Fry and Councillor Christine Boyle say they are looking at changes ahead of the 2021 budget. “(There is) a lot of support for the idea that there are things currently being done by the police that should be done by other types of services, other service providers, and by communities themselves,” Boyle said.

“Long term, I think we need to make sure we’re focusing the resources in the right place. The right tool for the job,” Fry said.

It’s a common refrain across the country. Rather than a complete restructure of police, many politicians are talking about services that should be removed from police oversight. Putting wellness checks in the hands of social workers and mental health care professionals, or having addictions services in place for people who use drugs or alcohol.

But none of the officials could, at this point, envision their city without police entirely. Instead, they have talked about amendments.

“(Politicians) continue to reform an institution that has never worked, and those reforms usually take more money, like in the form of body cameras, or training. So they continue to essentially throw good money after bad,” Jones said.

Hudson says Canadian cities should look to the changes promised in Minneapolis as a blueprint for what’s possible here. “There are examples all over the world of different kinds of models of defunding or partial defunding that can be copied.

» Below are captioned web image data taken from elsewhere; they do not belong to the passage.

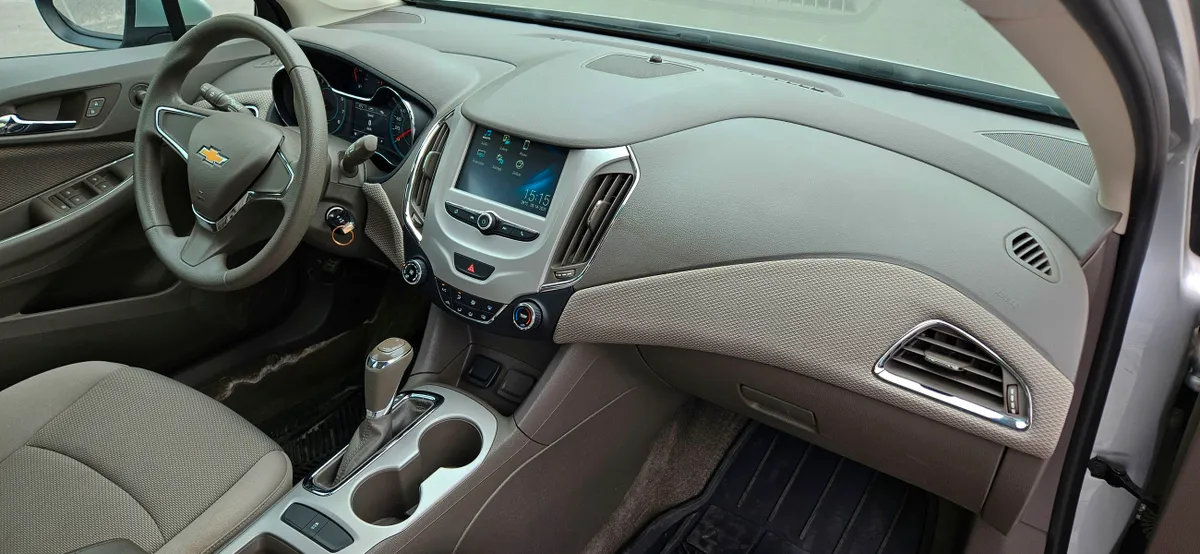2017 Chevrolet Cruze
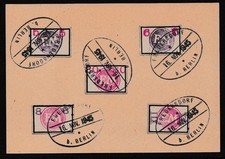 Lokal Fredersdorf Sp 226-230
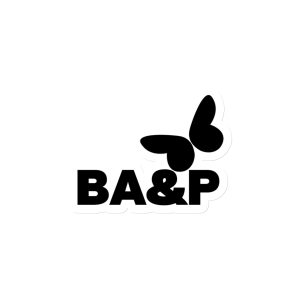 BA&P Magnet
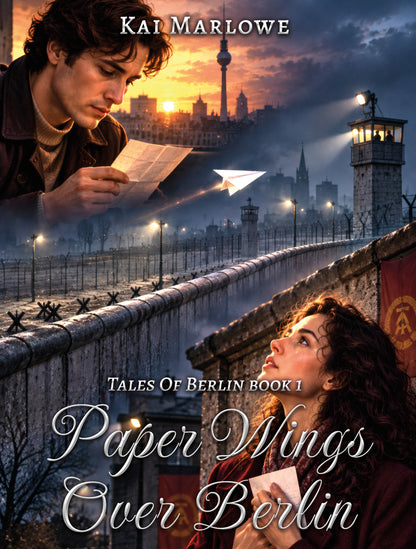 Paper Wings Over Berlin  EBook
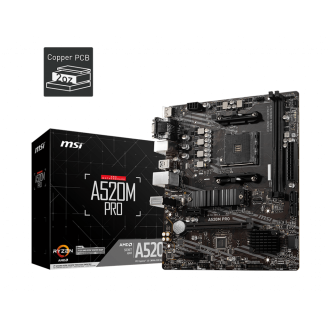 PLACA de BAZA MSI 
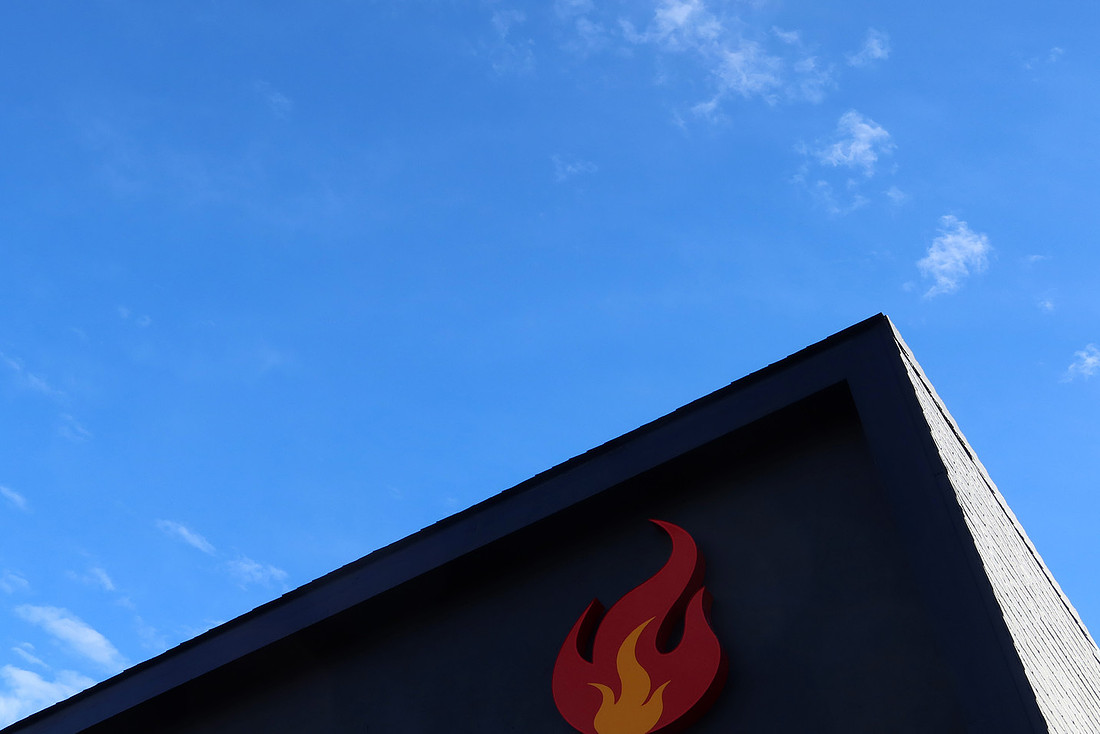 Hot Sky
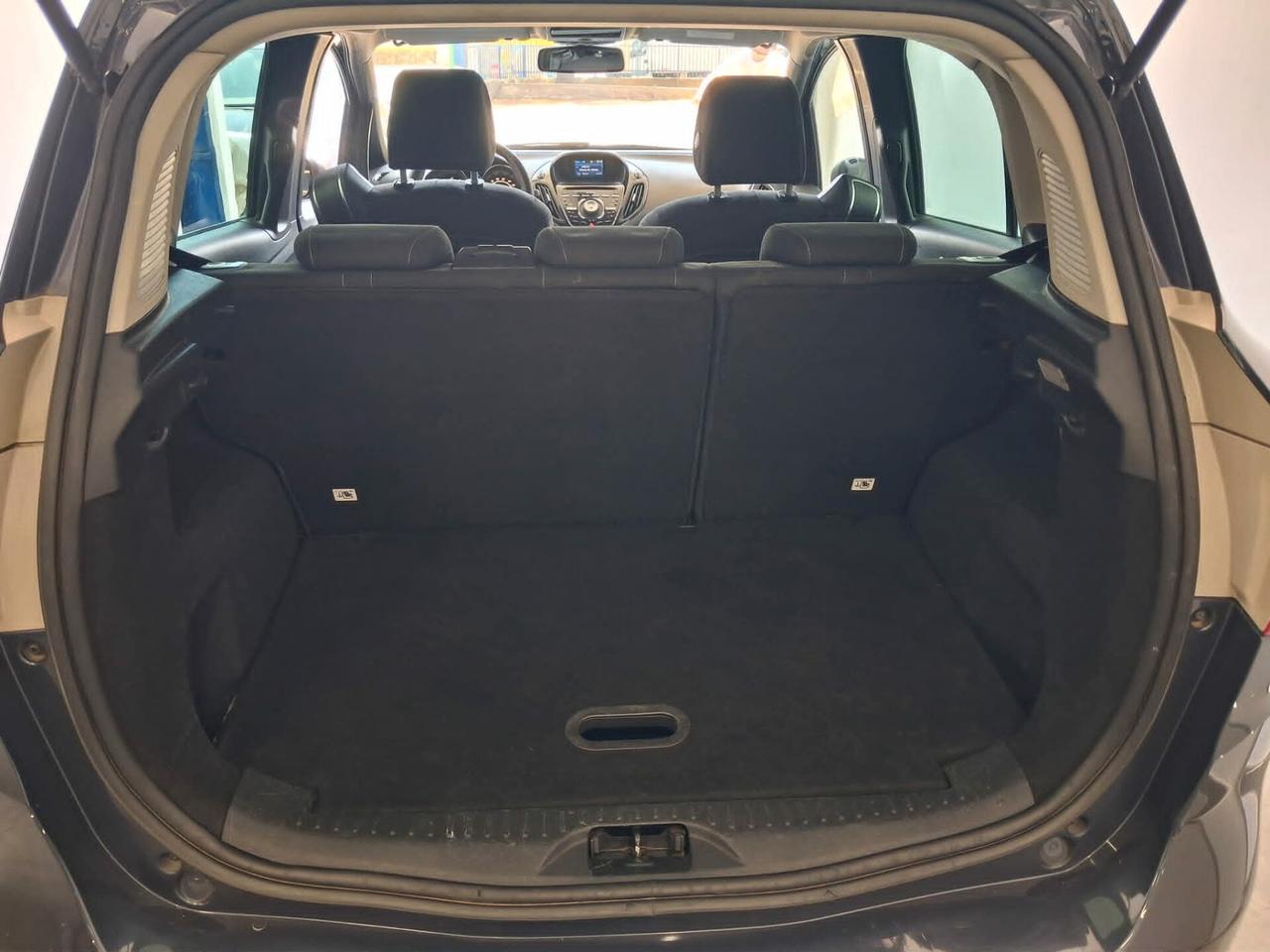 Ford B-Max 1.4 90 CV GPL Titanium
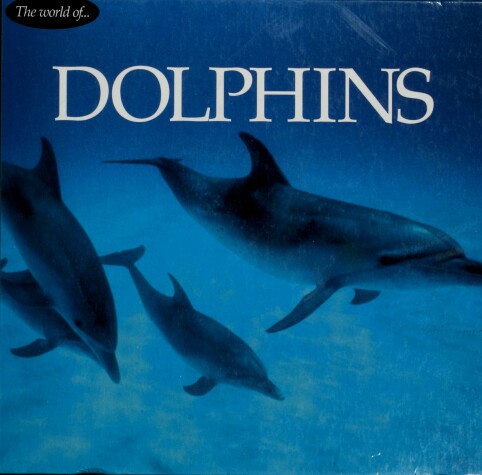 Book cover for Dolphins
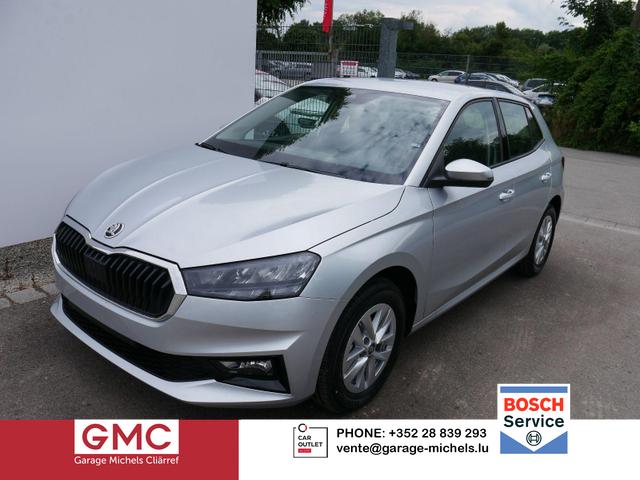Skoda Fabia - 130 Jahre 1,0 MPI*LED*PDC HI.*RFK*APP-CONNECT*SHZ*KESSY*KLIMA*DAB*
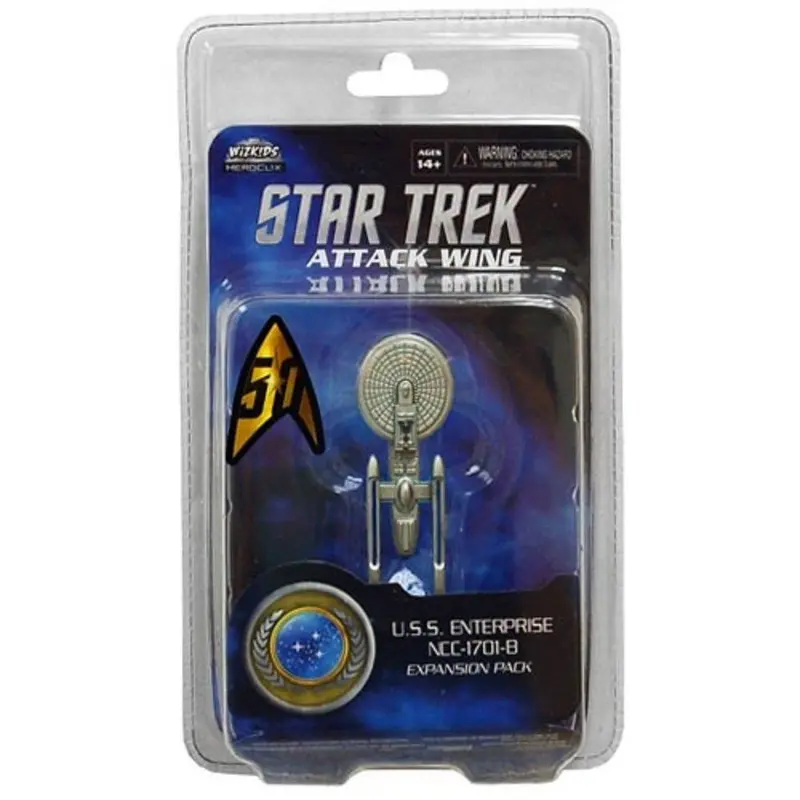 Star Trek: Attack Wing U.S.S. Enterprise-B Expansion Pack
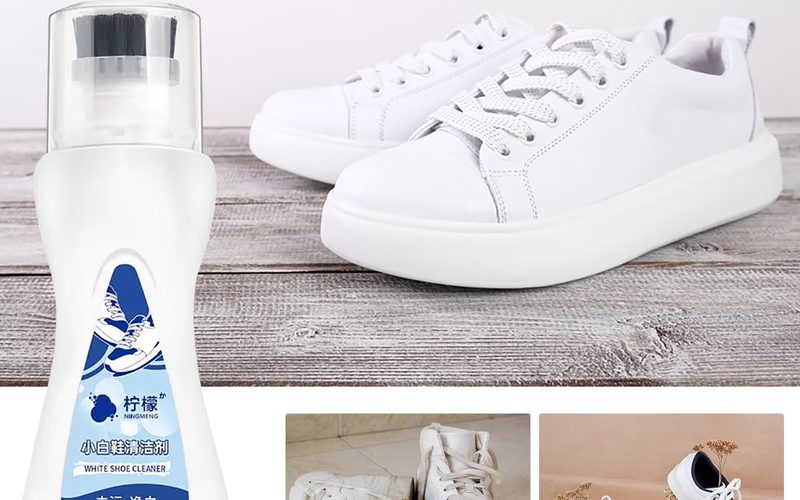 Sneaker and shoe cleaning service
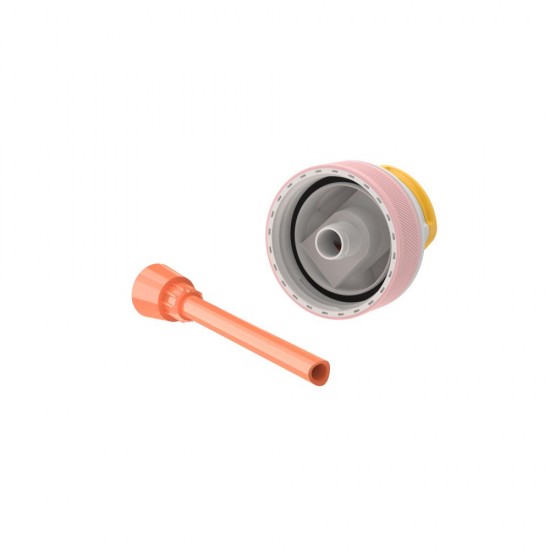 Пляшка для води 1 л тританова Kambukka Lagoon рожевий - 11-04055 Пляшка для води 1 л тританова Kambukka Lagoon рожевий - 11-04055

They don’t need to reinvent the wheel.”

But even if politicians get on board with the idea of a system overhaul, most noted how long that process might take.

“Over the next year, two years, three years, ten years, it’s probably be a decade long, how do we transform the protective services that the municipalities offer into something that builds up community instead of divides community?” asked Cleary.

Jones notes that calls to defund police aren’t new.

“It’s true you can’t just dismantle social institutions overnight,” Jones said. “So the excuse of ‘well, it’s going to take years.’ Too bad you didn’t start ten years ago, right? I guess next time you should listen early.”

However, Jones notes that politicians can move quickly when it’s needed. In a matter of weeks, Nova Scotia released 50 percent of people in the province's jails, once COVID-19 hit. “Suddenly people were out, because when it was a public health pandemic, and people recognized that the health of the whole community was threatened by the jails. We stopped,” she said.

And with COVID-19 changing the amount and type of policing required in many cities, Hudson says now might be the perfect time to enact sweeping changes. If the social order is shifting, why not go all the way? “It only makes sense for the safety and security of our community, and also the Black and Indigenous people in our community, to investigate something better.”

Like Halifax, many councillors say they will be bringing up motions and discussion points at meetings this month. Matlow will put forward his call for a reduction to the Toronto police budget at the June 29th meeting. He says the best way to get support is for people to email their councillors en masse.

“Even if you don’t think 10 percent is a good enough number, I get that. Fair enough. But if they don’t do 10 percent, they’re not going to do more, so let's get the door open.”